*TO DO*:
#1 Decide whether each statement agrees with the engagement-party post below: (a) the friend held her engagement party last night; (b) the hall was decorated with fairy lights; (c) the guests were not expected to bring any food. Give yes or no for each and quote the words of the post that settle it.
#2 Pick up the engagement-party post below at its final sentence and write on from there.

*PAGE EXCERPT*:
========================================================================
One of my lovely-midwife-friends is engaged! Well, to be absolutely accurate, two of the LMFs are engaged and I give a third one about six months before she too sprouts a sparkly rock on her ring finger. But back to the point – the LMF of this story had her engagement party last night. She and her fiance (both as cute as buttons can be) celebrated their engagement with their friends and family in a hall bedecked with twinkling fairy lights, with ivy winding about candles, with photos of the two of them looking button-cute and with tables groaning beneath plates of all sorts of food (there was middle-eastern lamb that I would have sold a relative for, not small obviously, but any of the extended family). A week ago this LMF was at small’s birthday party. We were chatting about her upcoming celebration and how all the guests were bringing food. I half-jokingly offered to make the cake, thinking ‘oh it would be lovely to be able to do it for her’ but also thinking ‘surely she would have that all wrapped up by now’. Not, as it seemed. Huzzah! Gift baking! Not just fun and indulgent but completely sanctioned by the beloved at any time.
========================================================================
Transcribed page contents:
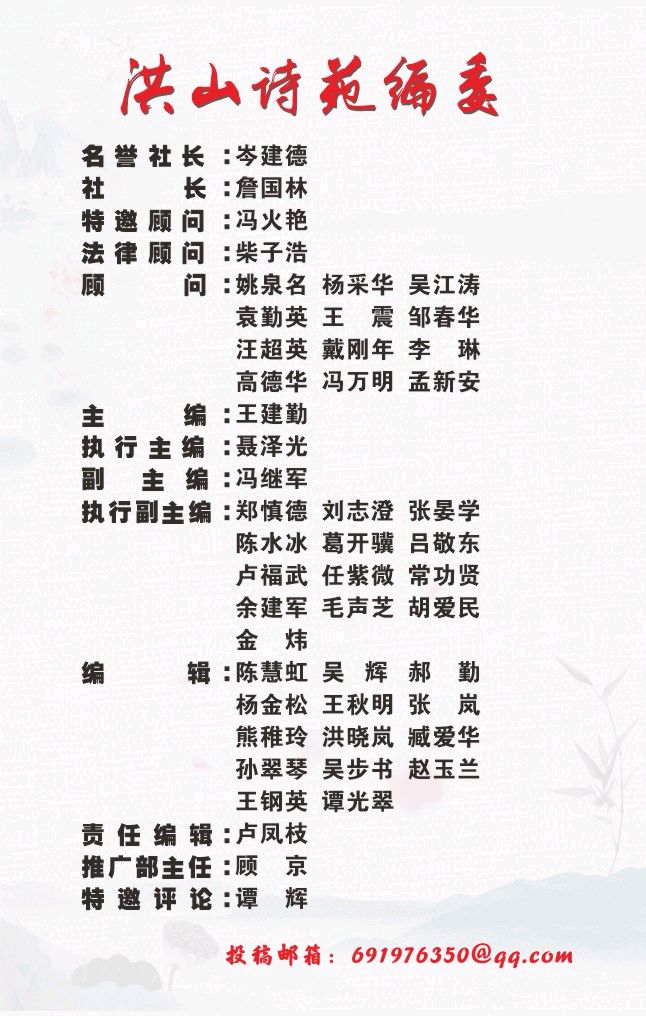 洪山诗苑编委

名誉社长:岑建德
社长:詹国林
特邀顾问:冯火艳
法律顾问:柴子浩
顾问:姚泉名 杨采华 吴江涛
袁勤英 王震 邹春华
汪超英 戴刚年 李琳
高德华 冯万明 孟新安
主编:王建勤
执行主编:聂泽光
副主编:冯继军
执行副主编:郑慎德 刘志澄 张晏学
陈水冰 葛开骥 吕敬东
卢福武 任紫微 常功贤
余建军 毛声芝 胡爱民
金炜
编辑:陈慧虹 吴辉 郝勤
杨金松 王秋明 张岚
熊稚玲 洪晓岚 臧爱华
孙翠琴 吴步书 赵玉兰
王钢英 谭光翠
责任编辑:卢凤枝
推广部主任:顾京
特邀评论:谭辉

投稿邮箱:691976350@qq.com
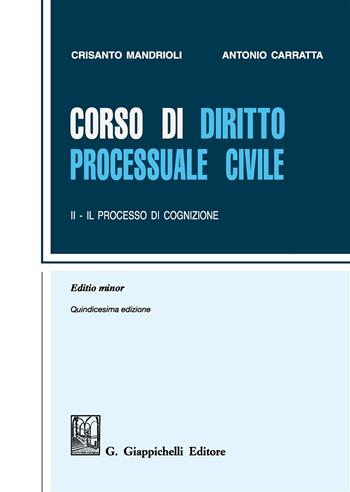 CRISANTO MANDRIOLI ANTONIO CARRATTA

CORSO DI DIRITTO PROCESSUALE CIVILE

II - IL PROCESSO DI COGNIZIONE

Editio minor

Quindicesima edizione

G. Giappichelli Editore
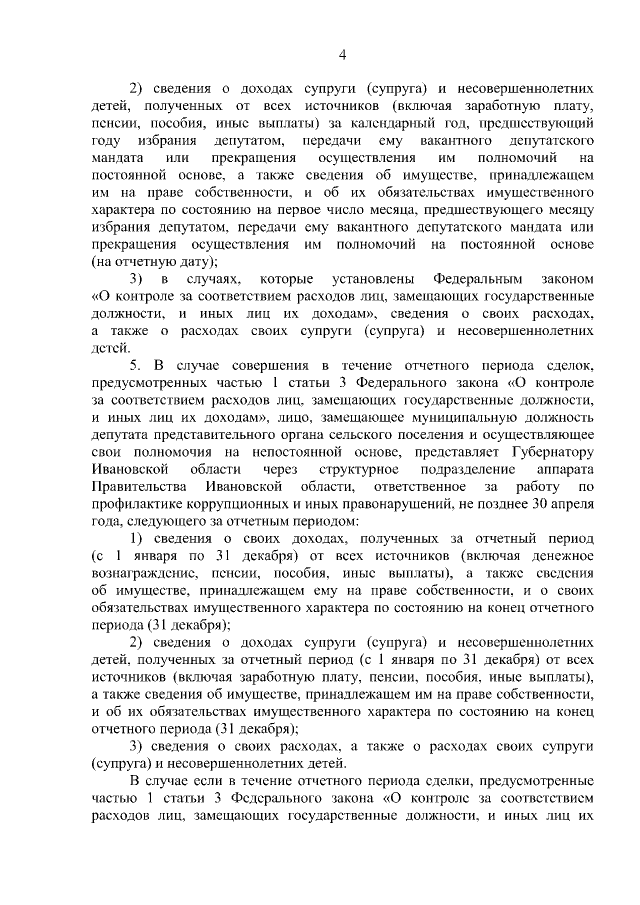 4

2) сведения о доходах супруги (супруга) и несовершеннолетних детей, полученных от всех источников (включая заработную плату, пенсии, пособия, иные выплаты) за календарный год, предшествующий году избрания депутатом, передачи ему вакантного депутатского мандата или прекращения осуществления им полномочий на постоянной основе, а также сведения об имуществе, принадлежащем им на праве собственности, и об их обязательствах имущественного характера по состоянию на первое число месяца, предшествующего месяцу избрания депутатом, передачи ему вакантного депутатского мандата или прекращения осуществления им полномочий на постоянной основе (на отчетную дату);

3) в случаях, которые установлены Федеральным законом «О контроле за соответствием расходов лиц, замещающих государственные должности, и иных лиц их доходам», сведения о своих расходах, а также о расходах своих супруги (супруга) и несовершеннолетних детей.

5. В случае совершения в течение отчетного периода сделок, предусмотренных частью 1 статьи 3 Федерального закона «О контроле за соответствием расходов лиц, замещающих государственные должности, и иных лиц их доходам», лицо, замещающее муниципальную должность депутата представительного органа сельского поселения и осуществляющее свои полномочия на непостоянной основе, представляет Губернатору Ивановской области через структурное подразделение аппарата Правительства Ивановской области, ответственное за работу по профилактике коррупционных и иных правонарушений, не позднее 30 апреля года, следующего за отчетным периодом:

1) сведения о своих доходах, полученных за отчетный период (с 1 января по 31 декабря) от всех источников (включая денежное вознаграждение, пенсии, пособия, иные выплаты), а также сведения об имуществе, принадлежащем ему на праве собственности, и о своих обязательствах имущественного характера по состоянию на конец отчетного периода (31 декабря);

2) сведения о доходах супруги (супруга) и несовершеннолетних детей, полученных за отчетный период (с 1 января по 31 декабря) от всех источников (включая заработную плату, пенсии, пособия, иные выплаты), а также сведения об имуществе, принадлежащем им на праве собственности, и об их обязательствах имущественного характера по состоянию на конец отчетного периода (31 декабря);

3) сведения о своих расходах, а также о расходах своих супруги (супруга) и несовершеннолетних детей.

В случае если в течение отчетного периода сделки, предусмотренные частью 1 статьи 3 Федерального закона «О контроле за соответствием расходов лиц, замещающих государственные должности, и иных лиц их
========================================================================
*TASK RESPONSES*:
#1
(a) Yes: "the LMF of this story had her engagement party last night."
(b) Yes: "a hall bedecked with twinkling fairy lights"
(c) No: "how all the guests were bringing food."

#2
Having spent much of the past two weeks poring over epicure: chocolate, I had ideas. Too many ideas. The LMFs engagement story is utterly romantic. It all began in the dead of the night, there was mystery, there were aeroplanes, there was even a sea-plane, there was swimming, there were fish, and of course the popping-of-the-question, all by the love of her life. A heart shaped cake seemed the right choice. But one heart seemed small and lonely. Almost as importantly, it only enabled the use of one recipe.
Two Hearts
Part One:
“Coco the burlesque wonder cake” (I could not pass up an opportunity to make a cake with such an impressive name – thank you to Ben Johnson of thelovebite.com, very very much)
175 grams of unsalted butter at room temperature
1/3 of a cup of cocoa
2/3 of a cup of caster sugar
1 1/2 cups of self-raising flour
1 teaspoon of baking powder
1/2 a cup of golden syrup
3/4 of a cup of sour cream
2 eggs
For the cake –
Preheat your oven to 200 degrees celsius (180 fan forced)
Butter and line a tine (~22cm diameter)
Put all the ingredients in a food processor. Whizz until well combined. Pour into your prepared tin.
Bake for ten minutes, then reduce the heat by 20 degrees and bake for another half an hour. It’s done when you poke the top gently and it springs back.
Cool in the tin for about ten minutes then turn onto a rack and cool completely.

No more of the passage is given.